Although the incidence of gastric cancer is declining, it remains the most common cancer in Korea.
There have been discrepancies in epidemiologic studies regarding a causal relation between highly salted food and the risk of gastric cancer.
Dr Nam and colleagues from Korea assessed the effect of salt preference on the incidence of gastric cancer in Korean adults through a population-based, prospective cohort study.
Participants were Korean government employees, school faculty members, and their unemployed dependents, aged 30–80 years, who underwent health examinations between 1996 and 1997.
In 2003, information on the gastric cancer incidence in these participants was obtained during the 6–7-years follow-up period.
|Incidence rates per 100,000 person-years for the overall population was 98%|
|American Journal of Clinical Nutrition|
The final data analysis included 2,248,129 study subjects.
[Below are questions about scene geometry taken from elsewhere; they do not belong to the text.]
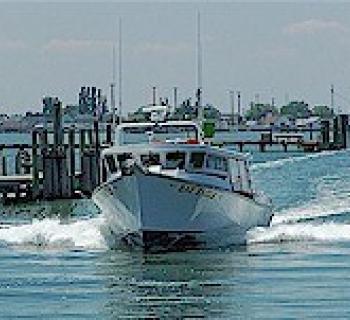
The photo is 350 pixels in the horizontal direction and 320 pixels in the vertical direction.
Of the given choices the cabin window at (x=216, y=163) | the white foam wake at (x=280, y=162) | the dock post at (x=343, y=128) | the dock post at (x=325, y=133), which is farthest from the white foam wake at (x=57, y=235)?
the dock post at (x=325, y=133)

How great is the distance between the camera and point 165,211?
147ft

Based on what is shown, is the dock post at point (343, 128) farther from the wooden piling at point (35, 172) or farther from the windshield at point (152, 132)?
the windshield at point (152, 132)

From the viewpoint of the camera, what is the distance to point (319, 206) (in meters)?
66.9

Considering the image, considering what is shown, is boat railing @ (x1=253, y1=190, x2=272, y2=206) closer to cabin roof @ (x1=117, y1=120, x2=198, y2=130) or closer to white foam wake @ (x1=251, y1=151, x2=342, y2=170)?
cabin roof @ (x1=117, y1=120, x2=198, y2=130)

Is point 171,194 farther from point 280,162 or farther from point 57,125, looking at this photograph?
point 280,162

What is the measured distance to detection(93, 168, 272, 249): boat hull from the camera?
146ft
The research team found that the age-standardized incidence rates per 100,000 person-years for the overall total population, men only, and women only were 98%, 136%, and 53%, respectively.
The Cox proportional hazards regression model, with adjustment for possible confounding factors, showed evidence of an increased risk of gastric cancer with salt preference.
The researchers found that the hazard ratios were 1.1 both for the overall total population and men only, respectively.
Dr Nam's team concludes, "The current findings suggest that salt preference has a marginal positive association with a risk of gastric cancer."